Contributors to this research from the Gillings School were Rhyan Vereen, Ph.D., MPH, former postdoctoral trainee, and Nabarun Dasgupta, Ph.D., MPH, a Gillings Innovation Fellow and doctoral alum in epidemiology.

Lazard’s earlier research showed that seeing anti‑vaping content on social media can reduce vaping knowledge and beliefs. The study identified messages that participants said discouraged them from vaping. But to counter pro-vaping content, finding messages that teens and young adults choose to share is key. The latest study, now published in The Journal of Adolescent Health, examined which anti-vaping posts are most likely to be shared.

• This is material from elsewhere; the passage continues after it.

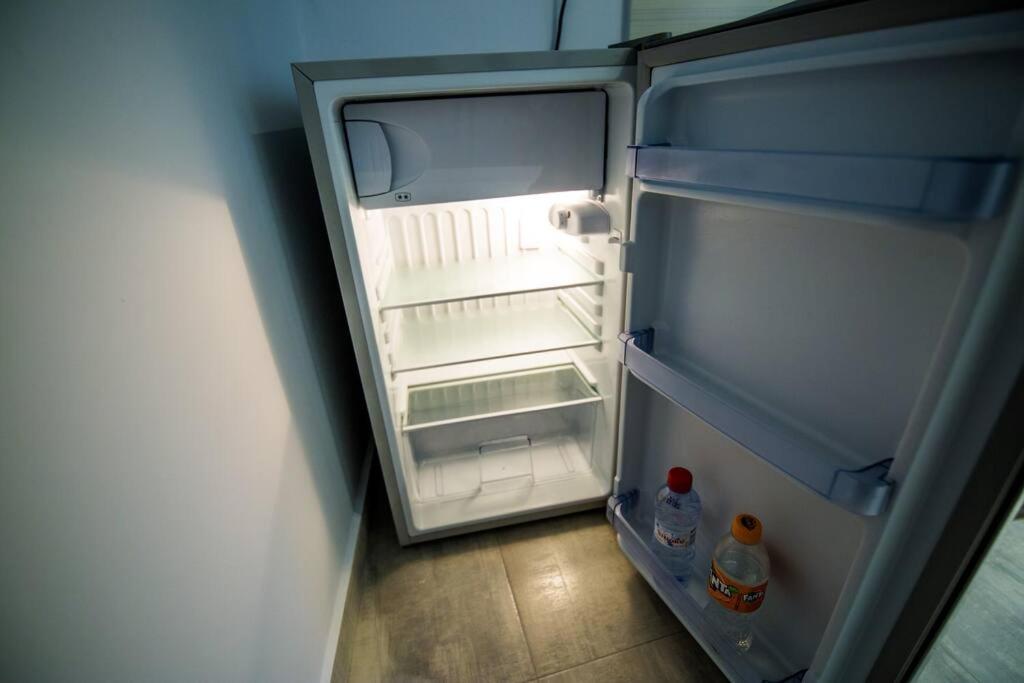 2 Bedrooms Apartment Close To Metro Dafni In Афіни Екстер'єр фото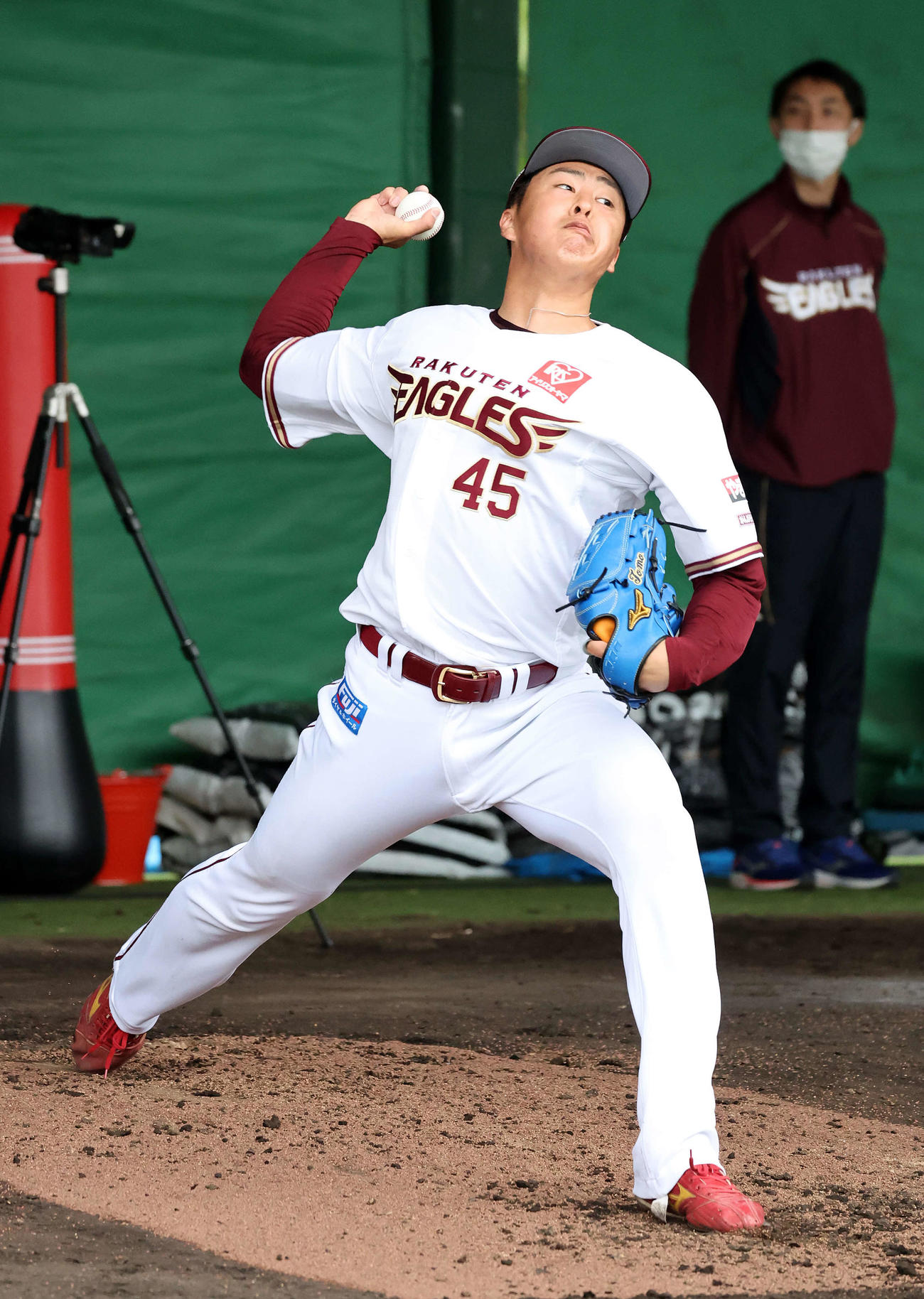 ブルペン投球する楽天松井友（撮影・鈴木正人）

To do this, Lazard’s team drew on clikbrite, a simulated social media platform created by co-author Dominic DiFranzo, Ph.D., of Lehigh University. Clikbrite allows researchers to record user interactions that would be impossible on traditional social media.

“Experiments conducted on social media are often difficult due to proprietary algorithms and display constraints, privacy violations and a lack of reproducibility across research teams,” Lazard said. “We frame clikbrite to participants as a beta platform. They go in knowing that they won’t know anyone on the platform. It’s a test of the content in a controlled environment that also protects participants’ privacy.”

The researchers added visuals to the anti-vaping messages that could easily be shared on social media. They showed participants three different types of messages. The first type emphasized the health harms of vaping. The second featured health harms and a social impact, such as emphasizing a student might be unable to play sports. The third was neutral statements about vapes, such as “Leaving a vape in a hot car may damage it.”

anti-vaping social media messages
Examples of anti-vaping social media messages shown to participants.

The most likely posts to be shared are about the health harms of vaping.

“Young adults want the facts and they want them plainly stated. That’s what discourages them from vaping and makes them want to tell others about it,” added Lazard. “We also found that if we talk about novel health harms, that can be more discouraging than things the participants already know.”

Although the study measured participants’ intention to share the messages, it did not measure whether their vape usage decreased in the long term. Future research could examine whether sharing anti-vaping messages reduces social influences for vaping. But in the campaign to reduce vaping, there is compelling evidence that the best thing you can do is share health harms that people might not know.